President Trump instantly absolved Agent Ross. “She behaved horribly and then she ran him over,” he said of Good. Vice President JD Vance claimed Ross was “protected by absolute immunity,” a legal concept that does not exist for law enforcement officers in the United States. Secretary Noem called Good’s actions “domestic terrorism” without providing evidence.

“They pre-cleared him before an investigation even commenced,” Kirschner observed. “Donald Trump pre-cleared him with public statements. JD Vance pre-cleared him. Kristi Noem pre-cleared him based on no evidence.”

Federal authorities blocked state and local officials from accessing both crime scenes despite court orders demanding preservation of evidence. In Pretti’s case, Minnesota obtained a search warrant for public areas that federal investigators simply ignored. The state filed an emergency lawsuit to prevent tampering with evidence, which a judge granted, but by then federal agents had already secured and removed materials from the scene.

When a passing doctor asked to help the bleeding Good, he was denied access. After Pretti was shot, witnesses reported that none of the agents attempted to help him, and they initially wouldn’t allow a physician to approach the body.

Governor Tim Walz called federal officials’ actions “an inflection point in America,” pointing to their “closing the crime scene, sweeping away the evidence, defying a court order and not allowing anyone to look at it.” Minneapolis Mayor Jacob Frey was more direct about the federal narrative: “bullshit.”
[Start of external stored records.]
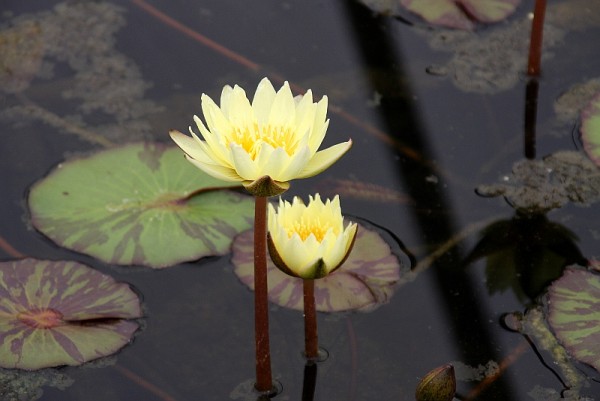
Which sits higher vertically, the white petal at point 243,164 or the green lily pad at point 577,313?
the white petal at point 243,164

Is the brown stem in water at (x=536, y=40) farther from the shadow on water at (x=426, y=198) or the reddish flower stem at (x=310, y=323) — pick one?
the reddish flower stem at (x=310, y=323)

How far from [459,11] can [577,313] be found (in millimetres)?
1392

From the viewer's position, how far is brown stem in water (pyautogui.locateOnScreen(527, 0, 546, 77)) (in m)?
2.93

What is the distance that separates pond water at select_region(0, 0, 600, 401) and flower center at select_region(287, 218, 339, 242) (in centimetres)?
35

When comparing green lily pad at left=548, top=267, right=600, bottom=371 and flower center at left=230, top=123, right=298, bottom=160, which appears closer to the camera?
flower center at left=230, top=123, right=298, bottom=160

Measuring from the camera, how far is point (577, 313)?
224cm

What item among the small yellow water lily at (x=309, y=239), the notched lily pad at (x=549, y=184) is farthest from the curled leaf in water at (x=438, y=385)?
the notched lily pad at (x=549, y=184)

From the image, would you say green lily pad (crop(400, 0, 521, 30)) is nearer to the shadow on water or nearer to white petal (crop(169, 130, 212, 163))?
the shadow on water

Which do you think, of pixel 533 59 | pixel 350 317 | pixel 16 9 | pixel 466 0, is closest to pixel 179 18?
pixel 16 9

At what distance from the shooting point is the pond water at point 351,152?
2.20m

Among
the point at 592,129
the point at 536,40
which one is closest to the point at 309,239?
the point at 592,129

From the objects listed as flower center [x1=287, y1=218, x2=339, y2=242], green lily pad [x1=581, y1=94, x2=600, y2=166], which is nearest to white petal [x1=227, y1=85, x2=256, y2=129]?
flower center [x1=287, y1=218, x2=339, y2=242]

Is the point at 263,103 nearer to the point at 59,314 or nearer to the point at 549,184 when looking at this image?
the point at 59,314

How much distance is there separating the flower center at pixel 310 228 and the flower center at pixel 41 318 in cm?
61
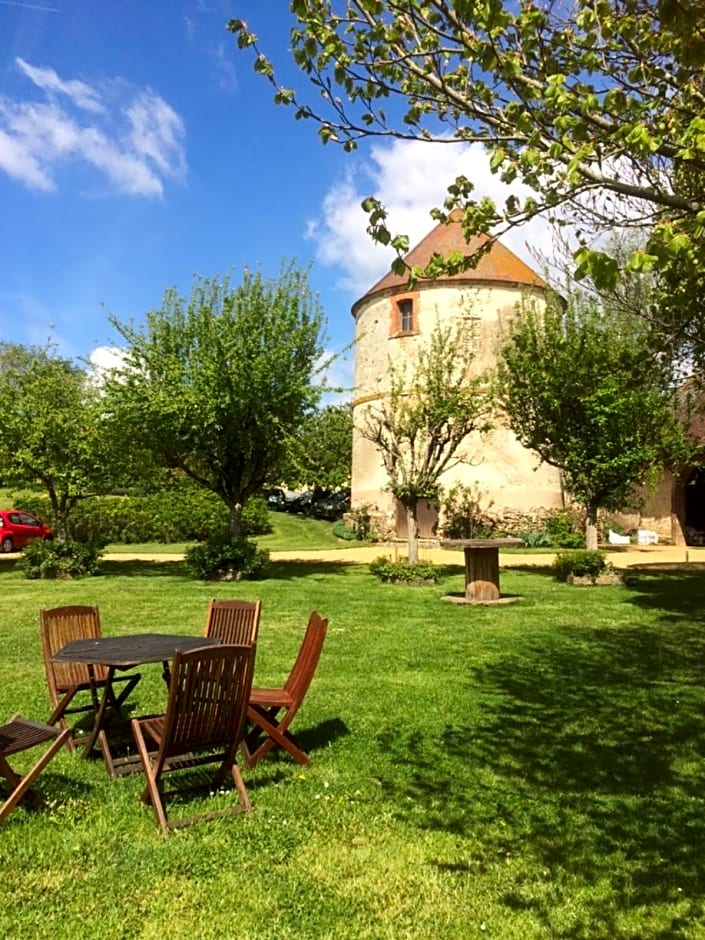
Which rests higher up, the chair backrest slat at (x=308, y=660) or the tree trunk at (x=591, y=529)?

The Question Nobody Wants to Answer

The footage from Minneapolis has been seen by more than eight in ten US voters, according to polling. A majority, 53 percent, believe Good’s shooting was not justified. Even some Republicans have broken with the administration. Senator Bill Cassidy called the events “incredibly disturbing” and said “the credibility of ICE and DHS are at stake.” Senator Thom Tillis urged an investigation and warned that “any administration official who rushes to judgment and tries to shut down an investigation before it begins are doing an incredible disservice to the nation.”

But the more uncomfortable question remains largely unasked in official Washington. Philip Maddox, a Minneapolis resident who recorded one confrontation with immigration agents, articulated it to CBC News after an agent pointed a gun at him while he was observing from a public street: “I take it as a threat, you know, that we will shoot you if you get in our way. And we have permission to do so.”

Canadians have been asking Americans directly: Is your country turning into a police state? One Minneapolis resident gave CBC an answer that deserves to be heard: “I think we’re there. I don’t think we’re turning into it. I think we’re there. Having masked agents patrolling the neighborhood, just shooting us, harassing people that are protesting or just observing. And as soon as you speak up against them, you’re labeled a domestic terrorist.”

Two 37-year-old Minnesotans are dead. A poet and a nurse. Both American citizens. Both killed by federal agents. Both labeled terrorists by the same administration that blocked investigations into their deaths. The evidence of what happened is on video for anyone to see. The only question left is whether seeing still matters.